## 10.1. Introduction: Working with Data Files

So far, the data we have used in this book have all been either coded right into the program, or have been entered by the user. In real life data reside in files. For example the images we worked with in the image processing unit ultimately live in files on your hard drive. Web pages, and word processing documents, and music are other examples of data that live in files. In this short chapter we will introduce the Python concepts necessary to use data from files in our programs.

For our purposes, we will assume that our data files are text files–that is, files filled with characters. The Python programs that you write are stored as text files. We can create these files in any of a number of ways. For example, we could use a text editor to type in and save the data. We could also download the data from a website and then save it in a file. Regardless of how the file is created, Python will allow us to manipulate the contents.

In Python, we must open files before we can use them and close them when we are done with them. As you might expect, once a file is opened it becomes a Python object just like all other data. Table 1 shows the functions and methods that can be used to open and close files.

![image.png](attachment:image.png)



## 10.2. Reading a File

In [None]:
fileref = open("requirements.txt","r")

=======

- _Tasks_
(1) In the chapter on working with data files, what kind of files are the data files assumed to be?
(2) Continue the chapter on working with data files from the point where it ends.

=======

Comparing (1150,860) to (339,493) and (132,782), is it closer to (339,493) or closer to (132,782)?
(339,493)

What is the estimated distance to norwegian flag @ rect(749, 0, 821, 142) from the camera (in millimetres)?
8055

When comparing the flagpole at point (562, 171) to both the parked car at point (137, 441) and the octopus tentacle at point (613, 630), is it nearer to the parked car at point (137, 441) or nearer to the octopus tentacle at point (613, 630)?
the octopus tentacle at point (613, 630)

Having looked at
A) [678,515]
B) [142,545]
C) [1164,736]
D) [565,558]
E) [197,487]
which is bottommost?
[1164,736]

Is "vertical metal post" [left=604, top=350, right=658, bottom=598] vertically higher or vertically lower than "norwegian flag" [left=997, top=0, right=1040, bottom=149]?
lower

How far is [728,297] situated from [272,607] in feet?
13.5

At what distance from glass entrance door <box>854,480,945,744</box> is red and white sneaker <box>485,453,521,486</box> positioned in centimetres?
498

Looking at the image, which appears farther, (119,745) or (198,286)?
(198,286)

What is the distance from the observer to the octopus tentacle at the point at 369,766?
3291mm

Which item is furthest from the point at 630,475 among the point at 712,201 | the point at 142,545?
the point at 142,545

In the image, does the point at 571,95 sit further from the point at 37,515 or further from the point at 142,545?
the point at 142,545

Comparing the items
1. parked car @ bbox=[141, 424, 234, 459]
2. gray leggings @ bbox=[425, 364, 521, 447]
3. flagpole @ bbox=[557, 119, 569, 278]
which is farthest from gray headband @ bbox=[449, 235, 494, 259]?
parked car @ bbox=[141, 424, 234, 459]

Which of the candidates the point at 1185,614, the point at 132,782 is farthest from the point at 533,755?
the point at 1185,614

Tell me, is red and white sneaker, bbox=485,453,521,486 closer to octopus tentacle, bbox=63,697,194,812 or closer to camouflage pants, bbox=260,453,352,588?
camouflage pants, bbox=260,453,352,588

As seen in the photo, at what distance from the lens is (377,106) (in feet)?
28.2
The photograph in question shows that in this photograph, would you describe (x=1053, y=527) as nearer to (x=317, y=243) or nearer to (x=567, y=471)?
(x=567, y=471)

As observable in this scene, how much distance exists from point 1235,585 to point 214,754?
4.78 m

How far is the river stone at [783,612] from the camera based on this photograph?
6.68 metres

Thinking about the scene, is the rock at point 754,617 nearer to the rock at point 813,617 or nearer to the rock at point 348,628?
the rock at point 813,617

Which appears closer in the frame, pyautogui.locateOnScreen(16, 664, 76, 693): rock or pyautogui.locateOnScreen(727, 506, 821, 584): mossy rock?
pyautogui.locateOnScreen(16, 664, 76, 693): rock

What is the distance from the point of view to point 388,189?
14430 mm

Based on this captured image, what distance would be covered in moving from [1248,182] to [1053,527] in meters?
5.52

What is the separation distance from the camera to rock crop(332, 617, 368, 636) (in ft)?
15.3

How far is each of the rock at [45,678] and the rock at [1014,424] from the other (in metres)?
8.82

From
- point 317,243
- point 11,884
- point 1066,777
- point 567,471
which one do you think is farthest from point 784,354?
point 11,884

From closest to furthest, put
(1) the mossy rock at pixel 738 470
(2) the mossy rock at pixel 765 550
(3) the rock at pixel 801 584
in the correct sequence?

=======

- _Expected responses_
(1) Text files, meaning files filled with characters.

(2)
content = fileref.read()
print(content[:200])
fileref.close()

In [12]:
fileref = open("requirements.txt","r")
lines = fileref.readlines()
print(lines[:10])
fileref.close()

['# SPDX-FileCopyrightText: Copyright (C) Siemens AG 2023\n', '#\n', '# SPDX-License-Identifier: MIT\n', '\n', '# direct dependencies\n', 'simaticai==2.2.0\n', '\n', 'matplotlib==3.7.5\n', 'numpy==1.24.2\n', 'opencv-python-headless==4.9.0.80\n']


In [None]:
fileref = open("requirements.txt","r")
lines = fileref.readlines()
for lin in lines[:10]:
    print(lin.strip()) # strip - retira os espacos em branco
fileref.close()

In [None]:
# nessa versao é possivel iterar por todo o texto como acima, porém não é possivel definir uma faixa especifica
# é a forma mais comum de uso 

fileref = open("requirements.txt","r")
#lines = fileref.readlines()
for lin in fileref:
    print(lin.strip()) # strip - retira os espacos em branco
fileref.close()

In [None]:
# extrair o numero de linhas do arquivo

fileref = open("requirements.txt","r")
lines = fileref.readlines()
print(len(lines))
#for lin in lines[:10]:
#    print(lin.strip()) # strip - retira os espacos em branco
fileref.close()

81


In [None]:
# extrair o numero de carcateres do arquivo

fileref = open("requirements.txt","r")
contents = fileref.read()
print(len(contents))
#for lin in lines[:10]:
#    print(lin.strip()) # strip - retira os espacos em branco
fileref.close()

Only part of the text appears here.